Por qué los arquitectos deben pensar en los microbios

“La calidad del aire en el interior de los edificios a menudo es peor que en el exterior”

El diseño arquitectónico a menudo se preocupa por la eficiencia energética o la estética, pero no por la exposición a microbios. Sin embargo, en un artículo publicado esta semana en Trends in Microbiology, un equipo de ingenieros ambientales de Yale pone el acento precisamente en esta cuestión y recuerdan los beneficios de tener a estos organismos invisibles en nuestros hogares. Quizás, afirman, en lugar de echarlos a todos, deberíamos dejar dentro a los buenos. “Es un error común pensar que todos los microbios que se encuentran en una casa son malos para nuestra salud”, afirma el profesor de Ingeniería Química y Ambiental de Yale, Jordan Peccia, coautor del artículo con la estudiante de doctorado Sara Kwan. “Muchos no tienen ningún impacto en la salud, mientras que otros incluso podrían ser beneficiosos”.

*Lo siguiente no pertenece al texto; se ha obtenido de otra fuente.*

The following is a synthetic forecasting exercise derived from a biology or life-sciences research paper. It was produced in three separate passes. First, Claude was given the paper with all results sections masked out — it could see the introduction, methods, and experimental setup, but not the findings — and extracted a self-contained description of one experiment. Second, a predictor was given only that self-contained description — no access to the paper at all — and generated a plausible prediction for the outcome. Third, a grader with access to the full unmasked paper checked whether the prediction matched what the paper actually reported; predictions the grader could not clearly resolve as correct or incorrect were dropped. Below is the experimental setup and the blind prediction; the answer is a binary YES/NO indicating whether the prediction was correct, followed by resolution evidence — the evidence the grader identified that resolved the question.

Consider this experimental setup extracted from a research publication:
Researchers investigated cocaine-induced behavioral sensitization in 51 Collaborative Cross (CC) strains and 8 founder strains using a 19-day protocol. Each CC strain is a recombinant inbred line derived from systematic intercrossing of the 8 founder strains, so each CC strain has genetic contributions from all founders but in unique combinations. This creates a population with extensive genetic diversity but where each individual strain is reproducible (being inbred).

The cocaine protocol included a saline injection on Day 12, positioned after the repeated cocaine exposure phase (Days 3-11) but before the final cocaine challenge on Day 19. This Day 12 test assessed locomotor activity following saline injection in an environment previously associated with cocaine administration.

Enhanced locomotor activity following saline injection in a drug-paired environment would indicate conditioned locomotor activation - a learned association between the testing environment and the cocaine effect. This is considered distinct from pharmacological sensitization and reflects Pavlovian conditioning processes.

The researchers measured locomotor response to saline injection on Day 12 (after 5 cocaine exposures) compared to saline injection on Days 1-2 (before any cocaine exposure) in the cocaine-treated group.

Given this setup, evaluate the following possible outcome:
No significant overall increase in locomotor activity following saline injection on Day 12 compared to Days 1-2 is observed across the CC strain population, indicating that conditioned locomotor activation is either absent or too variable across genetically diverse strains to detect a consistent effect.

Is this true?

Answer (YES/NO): NO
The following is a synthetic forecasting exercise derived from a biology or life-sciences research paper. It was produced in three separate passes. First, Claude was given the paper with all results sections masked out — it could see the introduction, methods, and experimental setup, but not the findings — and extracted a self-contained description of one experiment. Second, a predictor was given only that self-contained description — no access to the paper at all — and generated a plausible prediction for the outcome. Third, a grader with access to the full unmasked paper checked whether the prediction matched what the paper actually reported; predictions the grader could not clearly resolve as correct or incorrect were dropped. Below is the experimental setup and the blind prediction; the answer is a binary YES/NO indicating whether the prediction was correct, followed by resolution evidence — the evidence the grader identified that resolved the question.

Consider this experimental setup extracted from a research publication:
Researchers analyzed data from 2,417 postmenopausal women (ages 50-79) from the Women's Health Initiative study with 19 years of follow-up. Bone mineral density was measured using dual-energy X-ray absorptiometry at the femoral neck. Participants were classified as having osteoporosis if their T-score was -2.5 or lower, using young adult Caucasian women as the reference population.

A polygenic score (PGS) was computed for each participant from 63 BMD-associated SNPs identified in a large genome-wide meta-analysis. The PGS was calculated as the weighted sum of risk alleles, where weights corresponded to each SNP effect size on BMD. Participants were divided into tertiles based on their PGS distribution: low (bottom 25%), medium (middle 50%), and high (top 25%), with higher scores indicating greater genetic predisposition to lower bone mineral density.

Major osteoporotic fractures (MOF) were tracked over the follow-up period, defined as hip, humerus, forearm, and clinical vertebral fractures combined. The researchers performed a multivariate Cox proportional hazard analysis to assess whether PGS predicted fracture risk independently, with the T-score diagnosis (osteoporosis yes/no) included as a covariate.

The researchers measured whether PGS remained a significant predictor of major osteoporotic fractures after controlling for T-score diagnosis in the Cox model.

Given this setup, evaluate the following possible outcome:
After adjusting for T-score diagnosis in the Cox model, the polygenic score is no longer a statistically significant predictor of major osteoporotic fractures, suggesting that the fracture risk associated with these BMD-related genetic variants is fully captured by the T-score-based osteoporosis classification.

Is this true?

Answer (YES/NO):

Estudios anteriores han demostrado que los niños que crecen en una granja, o en una casa cerca de un área rural, están expuestos a estos microbios beneficiosos, y desarrollan menos alergias. En un ejemplo, niños de una familia Bávara (población conocida por su estilo de vida agrario, trabajan los campos, usan caballos para moverse y beben leche sin pasteurizar), tenían menos de la mitad de niveles de asma comparados con una familia de un suburbio europeo (5.2% versus 19.1%). Este efecto se mantenía además en la edad adulta. Esto se debe, probablemente, a que algunos microbios del cuerpo envían señales a los glóbulos blancos conocidos como células T para que formen células T “reguladoras”, lo que evita respuestas inmunitarias innecesarias.

“Una gran pregunta es cómo el diseño de edificios (por ejemplo, el plano geográfico, los materiales de construcción, la ocupación y la ventilación), modulan la exposición microbiana, y nuestros propios microbiomas”, afirma Peccia. “A medida que identificamos cada vez más microbios beneficiosos, nosotros – los arquitectos, los ingenieros y el público general – tenemos que pensar cómo podemos facilitar nuestra exposición a ellos”.

“Hay algunas compensaciones que todavía tenemos que comprender mejor y sortear también mejor”, añade, “La calidad del aire en el interior de los edificios a menudo es peor que en el exterior, así que la ventilación de los edificios sin aire exterior tiene mucho sentido. Sin embargo, en ciudades con aire exterior de muy baja calidad, una ventilación aumentada podría provocar exposición no saludable a los contaminantes externos”.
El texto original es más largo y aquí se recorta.